2. BIOGRAFIA: Quarta filha do casal Durval de Azevedo Fagundes e Maria do Rosário Silva Jardim de Moura, nasce na capital paulista, em 19 de abril de 1923 . Seu pai, advogado, exerceu os cargos de delegado e promotor público em diversas cidades do interior paulista (Sertãozinho, Apiaí, Descalvado, Areias e Itatinga), razão porque a escritora passa seus primeiros anos da infância mudando-se constantemente. Acostuma-se a ouvir histórias contadas pelas pajens e por outras crianças. Começa a criar seu próprios contos e em 1931, já alfabetizada, escreve nas últimas páginas de seus cadernos escolares as histórias que irá contar nas rodas domésticas.
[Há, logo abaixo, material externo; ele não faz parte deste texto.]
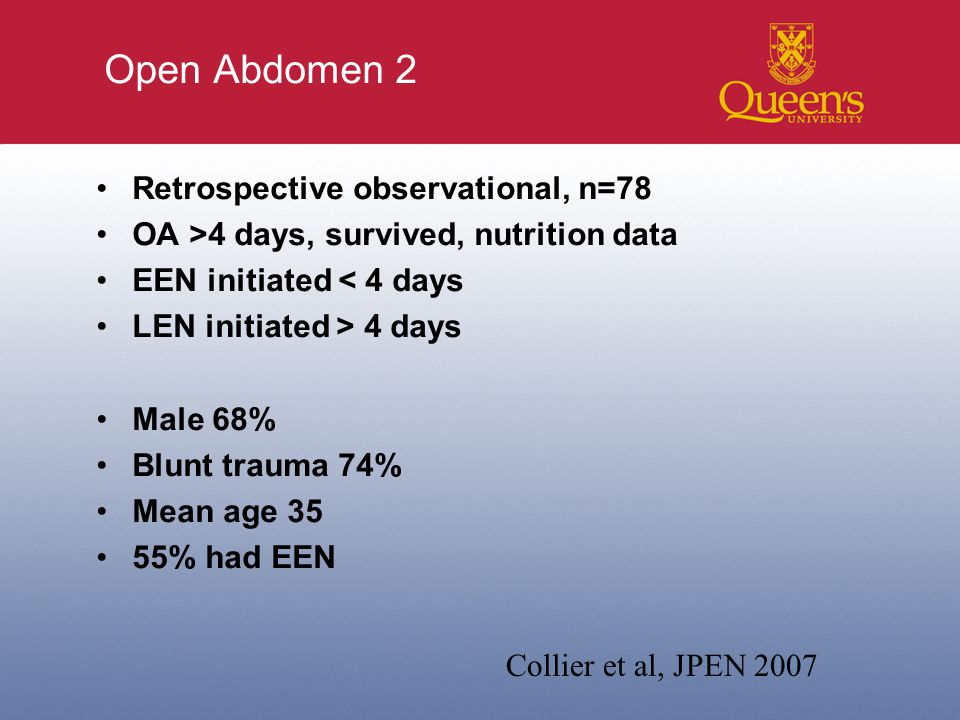 Open Abdomen 2 Retrospective observational, n=78 OA >4 days, survived, nutrition data EEN initiated < 4 days LEN initiated > 4 days Male 68% Blunt trauma 74% Mean age 35 55% had EEN Collier et al, JPEN 2007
As primeiras narrativas que ouviu falavam de temas aterrorizantes, com mulas-sem-cabeça, lobisomens e tempestades. Seu pai gostava de freqüentar casas de jogos, levando Lygia consigo "para dar sorte". Diz a escritora: "Na roleta, gostava de jogar no verde. Eu, que jogo na palavra, sempre preferi o verde, ele está em toda a minha ficção. É a cor da esperança, que aprendi com meu pai." Em 1936 seus pais se separam, mas não se distanciam. Ingressa, em 1940, na Escola Superior de Educação Física. Ao mesmo tempo, freqüenta o curso pré-jurídico, preparatório para a Faculdade de Direito do Largo do São Francisco. Inicia o curso de Direito em 1941, Ali conhece Mário e Oswald de Andrade, Paulo Emílio Sales Gomes, entre outros, e integra a Academia de Letras da Faculdade e colabora com os jornais Arcádia e A Balança. Para se sustentar, trabalha como assistente do Departamento Agrícola do Estado de São Paulo. Nesse ano conclui o curso de Educação Física. Casa-se com o jurista Goffredo da Silva Telles Jr., seu professor na Faculdade de Direito que, na ocasião,1950, era deputado federal. Muda-se, em virtude desse fato, para o Rio de Janeiro, onde funcionava a Câmara Federal. Maria do Rosário, sua mãe, falece em 1953 e, no ano seguinte, nasce seu único filho, Goffredo da Silva Telles Neto.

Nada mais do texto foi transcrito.